▶ _ABOUT THIS TASK_:
Repeat the records below line by line, exactly, finishing on the line that contains "common name: thomson's gazelle".

___

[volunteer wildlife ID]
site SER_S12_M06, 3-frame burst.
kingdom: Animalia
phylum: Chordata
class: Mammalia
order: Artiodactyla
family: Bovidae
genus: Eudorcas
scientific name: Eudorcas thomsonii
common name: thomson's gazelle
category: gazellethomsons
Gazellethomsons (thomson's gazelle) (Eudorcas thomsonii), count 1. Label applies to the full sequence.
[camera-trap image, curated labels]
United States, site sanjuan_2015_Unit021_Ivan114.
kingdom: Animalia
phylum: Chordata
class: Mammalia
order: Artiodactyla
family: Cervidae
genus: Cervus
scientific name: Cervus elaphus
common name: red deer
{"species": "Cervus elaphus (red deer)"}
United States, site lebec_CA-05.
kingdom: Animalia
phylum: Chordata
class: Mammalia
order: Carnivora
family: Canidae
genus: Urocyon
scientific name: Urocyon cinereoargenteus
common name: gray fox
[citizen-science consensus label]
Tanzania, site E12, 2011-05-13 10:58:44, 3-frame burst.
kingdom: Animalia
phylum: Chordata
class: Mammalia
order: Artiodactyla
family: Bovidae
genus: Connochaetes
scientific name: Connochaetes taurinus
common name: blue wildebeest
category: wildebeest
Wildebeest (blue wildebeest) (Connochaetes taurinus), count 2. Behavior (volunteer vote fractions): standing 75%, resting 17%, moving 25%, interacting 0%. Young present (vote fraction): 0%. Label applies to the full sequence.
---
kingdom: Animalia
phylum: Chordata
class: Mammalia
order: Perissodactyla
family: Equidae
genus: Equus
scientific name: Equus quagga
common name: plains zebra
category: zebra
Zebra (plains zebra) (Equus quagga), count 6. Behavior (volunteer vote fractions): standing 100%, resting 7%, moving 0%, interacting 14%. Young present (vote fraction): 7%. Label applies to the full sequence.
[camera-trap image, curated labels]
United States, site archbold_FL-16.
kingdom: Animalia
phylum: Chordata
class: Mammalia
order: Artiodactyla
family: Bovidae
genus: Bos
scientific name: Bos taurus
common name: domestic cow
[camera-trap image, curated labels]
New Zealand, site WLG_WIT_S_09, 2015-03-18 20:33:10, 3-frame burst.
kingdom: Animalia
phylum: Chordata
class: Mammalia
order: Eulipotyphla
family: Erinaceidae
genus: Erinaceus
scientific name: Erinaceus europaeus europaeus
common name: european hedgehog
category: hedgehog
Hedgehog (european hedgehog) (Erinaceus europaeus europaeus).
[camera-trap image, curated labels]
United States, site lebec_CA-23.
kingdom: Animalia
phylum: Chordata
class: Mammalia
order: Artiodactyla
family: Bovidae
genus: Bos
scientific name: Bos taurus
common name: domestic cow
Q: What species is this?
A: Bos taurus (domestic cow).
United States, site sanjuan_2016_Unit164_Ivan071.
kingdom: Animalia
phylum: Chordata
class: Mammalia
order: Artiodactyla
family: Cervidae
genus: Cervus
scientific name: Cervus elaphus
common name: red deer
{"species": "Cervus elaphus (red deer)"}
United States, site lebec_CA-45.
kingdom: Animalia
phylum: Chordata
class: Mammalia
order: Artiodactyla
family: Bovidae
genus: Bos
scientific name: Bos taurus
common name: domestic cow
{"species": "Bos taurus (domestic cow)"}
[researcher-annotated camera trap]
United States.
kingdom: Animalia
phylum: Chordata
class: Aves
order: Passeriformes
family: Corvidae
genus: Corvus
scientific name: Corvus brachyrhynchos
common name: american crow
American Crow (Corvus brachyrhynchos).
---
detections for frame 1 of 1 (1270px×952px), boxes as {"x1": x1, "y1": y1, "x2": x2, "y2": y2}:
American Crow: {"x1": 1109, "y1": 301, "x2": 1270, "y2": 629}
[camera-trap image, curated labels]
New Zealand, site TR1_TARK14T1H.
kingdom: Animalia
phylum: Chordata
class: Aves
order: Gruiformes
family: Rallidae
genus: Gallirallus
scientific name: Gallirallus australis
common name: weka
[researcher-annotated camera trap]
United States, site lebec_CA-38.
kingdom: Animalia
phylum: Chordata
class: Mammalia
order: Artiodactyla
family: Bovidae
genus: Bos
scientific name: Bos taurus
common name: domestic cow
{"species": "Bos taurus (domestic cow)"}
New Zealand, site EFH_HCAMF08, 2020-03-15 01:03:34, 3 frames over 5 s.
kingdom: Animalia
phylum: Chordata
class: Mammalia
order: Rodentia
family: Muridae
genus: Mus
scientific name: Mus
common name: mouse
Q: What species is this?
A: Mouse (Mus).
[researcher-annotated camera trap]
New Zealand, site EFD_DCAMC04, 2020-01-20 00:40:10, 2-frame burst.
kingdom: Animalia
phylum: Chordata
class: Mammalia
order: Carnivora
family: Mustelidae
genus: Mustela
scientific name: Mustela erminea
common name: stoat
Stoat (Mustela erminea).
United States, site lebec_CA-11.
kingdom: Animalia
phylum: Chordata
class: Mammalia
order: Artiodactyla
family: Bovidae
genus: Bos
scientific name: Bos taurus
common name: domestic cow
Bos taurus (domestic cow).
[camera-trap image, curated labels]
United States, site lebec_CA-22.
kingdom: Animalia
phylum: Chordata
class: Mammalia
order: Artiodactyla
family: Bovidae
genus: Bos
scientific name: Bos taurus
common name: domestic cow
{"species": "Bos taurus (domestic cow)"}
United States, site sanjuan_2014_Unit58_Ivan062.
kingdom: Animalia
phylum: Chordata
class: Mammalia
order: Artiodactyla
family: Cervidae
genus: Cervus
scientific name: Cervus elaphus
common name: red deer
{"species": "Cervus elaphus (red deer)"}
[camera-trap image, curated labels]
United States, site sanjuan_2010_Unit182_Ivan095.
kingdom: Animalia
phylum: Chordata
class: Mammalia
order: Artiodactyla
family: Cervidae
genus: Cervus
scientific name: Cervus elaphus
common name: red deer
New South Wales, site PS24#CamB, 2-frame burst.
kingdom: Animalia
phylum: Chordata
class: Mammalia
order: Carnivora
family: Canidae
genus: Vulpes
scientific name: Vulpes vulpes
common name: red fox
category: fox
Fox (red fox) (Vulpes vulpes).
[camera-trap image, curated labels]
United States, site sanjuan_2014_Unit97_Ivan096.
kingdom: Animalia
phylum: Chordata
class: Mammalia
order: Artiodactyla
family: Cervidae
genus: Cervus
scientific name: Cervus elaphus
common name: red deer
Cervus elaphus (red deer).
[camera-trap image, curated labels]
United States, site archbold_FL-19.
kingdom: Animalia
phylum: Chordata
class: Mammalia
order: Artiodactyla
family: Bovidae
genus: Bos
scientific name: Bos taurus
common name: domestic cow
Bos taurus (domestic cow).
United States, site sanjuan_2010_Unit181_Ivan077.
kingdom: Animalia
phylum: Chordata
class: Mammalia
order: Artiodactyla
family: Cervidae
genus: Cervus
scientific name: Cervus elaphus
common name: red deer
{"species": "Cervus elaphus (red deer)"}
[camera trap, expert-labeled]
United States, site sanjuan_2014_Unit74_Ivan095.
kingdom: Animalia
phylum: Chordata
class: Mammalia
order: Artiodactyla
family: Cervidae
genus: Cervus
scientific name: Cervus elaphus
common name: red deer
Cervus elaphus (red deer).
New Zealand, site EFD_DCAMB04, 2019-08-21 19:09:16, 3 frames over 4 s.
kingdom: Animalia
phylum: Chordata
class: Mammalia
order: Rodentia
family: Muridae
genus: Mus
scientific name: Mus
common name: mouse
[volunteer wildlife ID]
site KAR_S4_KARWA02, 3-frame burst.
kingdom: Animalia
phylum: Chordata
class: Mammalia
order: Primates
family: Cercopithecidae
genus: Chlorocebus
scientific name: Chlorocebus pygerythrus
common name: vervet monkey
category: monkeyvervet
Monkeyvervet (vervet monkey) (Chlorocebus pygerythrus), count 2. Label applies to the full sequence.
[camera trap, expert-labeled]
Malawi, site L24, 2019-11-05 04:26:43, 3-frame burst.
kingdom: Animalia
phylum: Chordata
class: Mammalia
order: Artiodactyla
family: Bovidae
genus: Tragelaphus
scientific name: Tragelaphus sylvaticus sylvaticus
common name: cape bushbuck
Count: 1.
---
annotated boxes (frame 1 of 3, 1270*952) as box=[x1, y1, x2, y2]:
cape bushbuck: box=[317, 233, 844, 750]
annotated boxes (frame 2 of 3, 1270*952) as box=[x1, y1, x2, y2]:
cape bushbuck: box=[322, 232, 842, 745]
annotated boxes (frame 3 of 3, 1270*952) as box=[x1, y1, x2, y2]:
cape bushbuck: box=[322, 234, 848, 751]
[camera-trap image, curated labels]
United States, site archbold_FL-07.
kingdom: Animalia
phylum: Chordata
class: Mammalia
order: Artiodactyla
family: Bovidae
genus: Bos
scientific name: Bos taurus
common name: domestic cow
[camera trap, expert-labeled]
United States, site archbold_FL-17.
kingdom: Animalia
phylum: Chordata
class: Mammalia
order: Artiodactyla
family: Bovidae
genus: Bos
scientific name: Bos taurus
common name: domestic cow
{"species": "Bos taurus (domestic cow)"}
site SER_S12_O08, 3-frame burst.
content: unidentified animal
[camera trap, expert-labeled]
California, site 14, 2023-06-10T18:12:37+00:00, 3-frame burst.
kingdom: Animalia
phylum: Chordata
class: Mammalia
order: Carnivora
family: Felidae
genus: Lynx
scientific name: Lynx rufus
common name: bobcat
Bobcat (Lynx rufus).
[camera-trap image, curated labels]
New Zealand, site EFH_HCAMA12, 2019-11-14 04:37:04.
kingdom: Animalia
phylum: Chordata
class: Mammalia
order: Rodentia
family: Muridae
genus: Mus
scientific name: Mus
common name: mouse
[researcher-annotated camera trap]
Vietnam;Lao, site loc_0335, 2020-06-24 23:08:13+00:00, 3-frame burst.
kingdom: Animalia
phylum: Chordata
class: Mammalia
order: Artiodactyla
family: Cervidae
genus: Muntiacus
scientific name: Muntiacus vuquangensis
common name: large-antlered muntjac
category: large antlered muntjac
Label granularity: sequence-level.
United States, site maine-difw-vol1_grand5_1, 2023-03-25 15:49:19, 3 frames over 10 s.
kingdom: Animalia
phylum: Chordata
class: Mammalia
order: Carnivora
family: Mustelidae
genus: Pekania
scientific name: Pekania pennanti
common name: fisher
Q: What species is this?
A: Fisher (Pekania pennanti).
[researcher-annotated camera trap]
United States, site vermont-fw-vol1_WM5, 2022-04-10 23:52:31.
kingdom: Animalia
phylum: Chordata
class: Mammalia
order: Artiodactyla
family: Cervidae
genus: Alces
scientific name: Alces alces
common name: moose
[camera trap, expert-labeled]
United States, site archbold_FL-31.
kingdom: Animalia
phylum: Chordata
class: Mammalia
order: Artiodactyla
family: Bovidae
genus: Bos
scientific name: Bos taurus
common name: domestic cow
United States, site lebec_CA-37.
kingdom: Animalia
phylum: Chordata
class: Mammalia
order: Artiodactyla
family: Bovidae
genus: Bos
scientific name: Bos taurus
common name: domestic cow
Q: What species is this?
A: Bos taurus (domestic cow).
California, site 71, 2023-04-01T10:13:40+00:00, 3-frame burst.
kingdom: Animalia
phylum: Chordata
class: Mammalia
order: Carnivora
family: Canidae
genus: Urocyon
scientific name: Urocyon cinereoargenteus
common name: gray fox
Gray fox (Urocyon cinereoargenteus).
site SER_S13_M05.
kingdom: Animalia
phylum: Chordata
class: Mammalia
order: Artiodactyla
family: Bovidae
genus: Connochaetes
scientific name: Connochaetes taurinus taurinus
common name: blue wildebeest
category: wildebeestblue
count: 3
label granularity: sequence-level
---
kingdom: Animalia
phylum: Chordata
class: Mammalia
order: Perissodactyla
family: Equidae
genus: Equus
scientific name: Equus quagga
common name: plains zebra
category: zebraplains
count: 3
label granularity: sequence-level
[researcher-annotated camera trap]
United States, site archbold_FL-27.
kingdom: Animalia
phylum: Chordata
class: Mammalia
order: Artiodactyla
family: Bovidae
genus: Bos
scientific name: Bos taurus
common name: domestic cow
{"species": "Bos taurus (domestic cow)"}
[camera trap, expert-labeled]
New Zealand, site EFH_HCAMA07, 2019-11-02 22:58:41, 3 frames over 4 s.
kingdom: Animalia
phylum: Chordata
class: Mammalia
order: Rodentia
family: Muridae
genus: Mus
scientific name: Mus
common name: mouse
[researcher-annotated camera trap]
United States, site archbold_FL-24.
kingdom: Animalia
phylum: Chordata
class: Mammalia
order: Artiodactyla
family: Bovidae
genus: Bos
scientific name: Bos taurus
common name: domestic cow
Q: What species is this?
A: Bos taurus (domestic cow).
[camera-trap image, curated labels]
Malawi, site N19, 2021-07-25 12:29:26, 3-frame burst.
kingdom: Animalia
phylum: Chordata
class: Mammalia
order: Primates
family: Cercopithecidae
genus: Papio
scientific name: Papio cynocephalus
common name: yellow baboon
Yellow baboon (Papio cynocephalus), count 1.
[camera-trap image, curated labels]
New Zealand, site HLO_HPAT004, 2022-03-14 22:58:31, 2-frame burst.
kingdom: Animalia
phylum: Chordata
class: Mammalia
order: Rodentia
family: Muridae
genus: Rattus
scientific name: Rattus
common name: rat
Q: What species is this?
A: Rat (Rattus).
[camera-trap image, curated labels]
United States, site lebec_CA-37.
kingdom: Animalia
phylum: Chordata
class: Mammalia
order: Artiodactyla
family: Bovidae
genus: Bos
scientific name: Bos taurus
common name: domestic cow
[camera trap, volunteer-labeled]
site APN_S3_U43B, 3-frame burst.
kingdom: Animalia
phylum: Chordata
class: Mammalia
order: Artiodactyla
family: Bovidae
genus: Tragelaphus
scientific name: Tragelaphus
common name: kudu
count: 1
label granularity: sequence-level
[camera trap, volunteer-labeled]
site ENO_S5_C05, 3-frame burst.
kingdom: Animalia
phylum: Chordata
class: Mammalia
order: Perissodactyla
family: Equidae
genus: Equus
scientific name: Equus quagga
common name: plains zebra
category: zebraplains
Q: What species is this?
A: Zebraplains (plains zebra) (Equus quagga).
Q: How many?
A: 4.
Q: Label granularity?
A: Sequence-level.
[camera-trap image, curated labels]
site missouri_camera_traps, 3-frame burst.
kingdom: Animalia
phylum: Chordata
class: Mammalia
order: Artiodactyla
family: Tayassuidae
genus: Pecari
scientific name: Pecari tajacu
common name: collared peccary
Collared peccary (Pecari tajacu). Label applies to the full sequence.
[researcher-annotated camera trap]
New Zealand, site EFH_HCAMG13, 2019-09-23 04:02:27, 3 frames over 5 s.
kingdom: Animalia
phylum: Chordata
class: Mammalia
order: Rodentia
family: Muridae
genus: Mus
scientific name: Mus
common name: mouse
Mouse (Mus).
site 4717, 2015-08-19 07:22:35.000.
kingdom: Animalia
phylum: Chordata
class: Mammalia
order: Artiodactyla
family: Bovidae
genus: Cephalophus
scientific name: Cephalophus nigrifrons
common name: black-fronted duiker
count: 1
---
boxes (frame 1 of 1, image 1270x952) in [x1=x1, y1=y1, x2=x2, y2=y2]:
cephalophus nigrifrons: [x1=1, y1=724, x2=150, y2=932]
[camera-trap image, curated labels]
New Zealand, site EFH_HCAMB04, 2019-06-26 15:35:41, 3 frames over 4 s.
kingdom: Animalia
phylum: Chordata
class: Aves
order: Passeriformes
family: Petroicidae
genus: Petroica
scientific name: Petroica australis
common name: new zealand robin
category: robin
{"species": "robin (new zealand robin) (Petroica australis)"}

___

▶ _SOLUTION_:
[volunteer wildlife ID]
site SER_S12_M06, 3-frame burst.
kingdom: Animalia
phylum: Chordata
class: Mammalia
order: Artiodactyla
family: Bovidae
genus: Eudorcas
scientific name: Eudorcas thomsonii
common name: thomson's gazelle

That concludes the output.